Work required: Put the data below into a numbered list, omitting blank lines and leaving out the pictures.

Material supplied:
▬▬▬▬▬▬

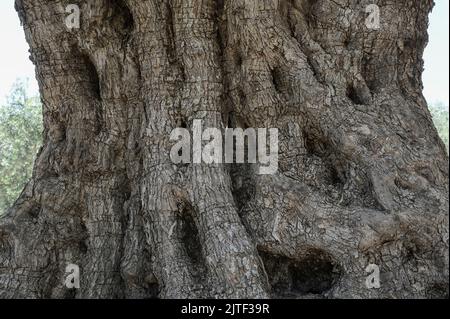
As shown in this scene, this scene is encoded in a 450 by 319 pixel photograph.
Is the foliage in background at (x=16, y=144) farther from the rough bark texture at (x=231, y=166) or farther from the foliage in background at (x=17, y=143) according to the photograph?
the rough bark texture at (x=231, y=166)

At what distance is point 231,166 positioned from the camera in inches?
205

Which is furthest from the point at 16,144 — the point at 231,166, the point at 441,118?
the point at 441,118

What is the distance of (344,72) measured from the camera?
522 centimetres

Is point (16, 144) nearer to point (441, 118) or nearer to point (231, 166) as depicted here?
point (231, 166)

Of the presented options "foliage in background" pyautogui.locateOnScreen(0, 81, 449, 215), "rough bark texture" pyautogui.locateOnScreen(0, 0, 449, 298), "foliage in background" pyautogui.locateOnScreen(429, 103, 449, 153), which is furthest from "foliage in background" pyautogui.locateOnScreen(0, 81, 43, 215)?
"foliage in background" pyautogui.locateOnScreen(429, 103, 449, 153)

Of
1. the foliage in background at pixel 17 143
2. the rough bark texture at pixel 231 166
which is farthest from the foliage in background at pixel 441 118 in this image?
the rough bark texture at pixel 231 166

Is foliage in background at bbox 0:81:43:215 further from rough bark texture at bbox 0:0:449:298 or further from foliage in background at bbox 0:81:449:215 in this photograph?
rough bark texture at bbox 0:0:449:298

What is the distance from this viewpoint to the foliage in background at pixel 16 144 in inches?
515

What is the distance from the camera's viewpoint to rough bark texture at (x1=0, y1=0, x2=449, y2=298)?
460cm

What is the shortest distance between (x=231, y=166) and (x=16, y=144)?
9.22m
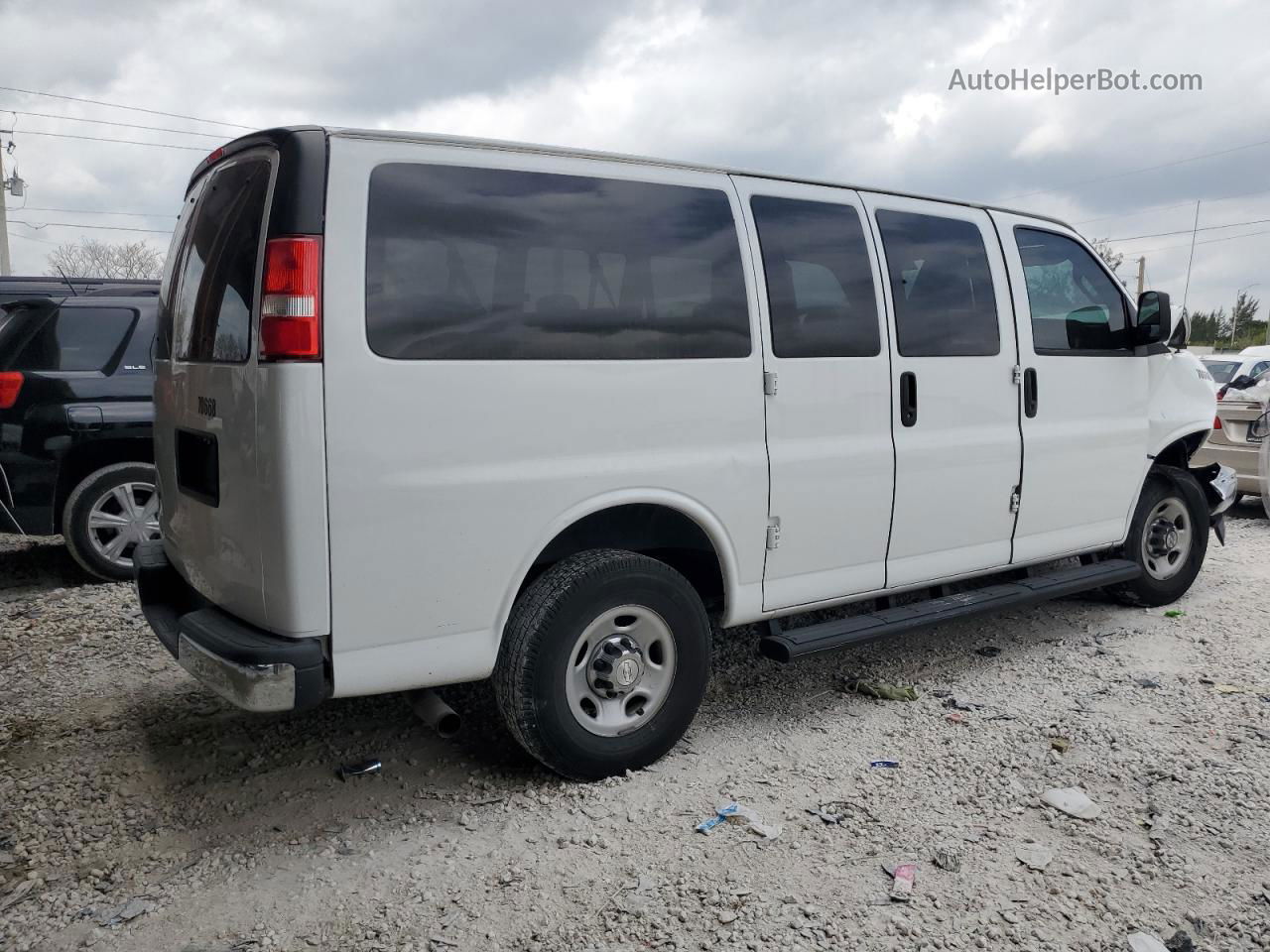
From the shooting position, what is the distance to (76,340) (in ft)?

▬▬▬▬▬▬

The solution:
1. As shown in this scene, this scene is encoded in a 450 by 319 pixel photograph.
2. Is the foliage in background at (x=16, y=144) farther from the rough bark texture at (x=231, y=166) or farther from the foliage in background at (x=17, y=143) according to the photograph?
3. the rough bark texture at (x=231, y=166)
4. At what distance is point 231,166 positioned from the camera in inches?
5. 205
6. Which is furthest from the point at 16,144 — the point at 231,166, the point at 441,118?
7. the point at 441,118
8. What is the distance of (344,72) measured from the camera?
9. 522 centimetres
10. Is point (16, 144) nearer to point (441, 118) or nearer to point (231, 166) as depicted here?
11. point (231, 166)
12. Of the presented options "foliage in background" pyautogui.locateOnScreen(0, 81, 449, 215), "rough bark texture" pyautogui.locateOnScreen(0, 0, 449, 298), "foliage in background" pyautogui.locateOnScreen(429, 103, 449, 153), which is furthest from "foliage in background" pyautogui.locateOnScreen(0, 81, 43, 215)?
13. "foliage in background" pyautogui.locateOnScreen(429, 103, 449, 153)
14. Of
15. 1. the foliage in background at pixel 17 143
16. 2. the rough bark texture at pixel 231 166
17. which is farthest from the foliage in background at pixel 441 118 in this image?
18. the rough bark texture at pixel 231 166
19. Is foliage in background at bbox 0:81:43:215 further from rough bark texture at bbox 0:0:449:298 or further from foliage in background at bbox 0:81:449:215 in this photograph?
20. rough bark texture at bbox 0:0:449:298
21. What is the distance from this viewpoint to the foliage in background at pixel 16 144 in inches?
22. 515
23. What is the distance from the camera's viewpoint to rough bark texture at (x1=0, y1=0, x2=449, y2=298)?
24. 460cm
25. What is the shortest distance between (x=231, y=166) and (x=16, y=144)?
26. 9.22m
27. From the shooting position, what is the distance to (76,340) (in ft)?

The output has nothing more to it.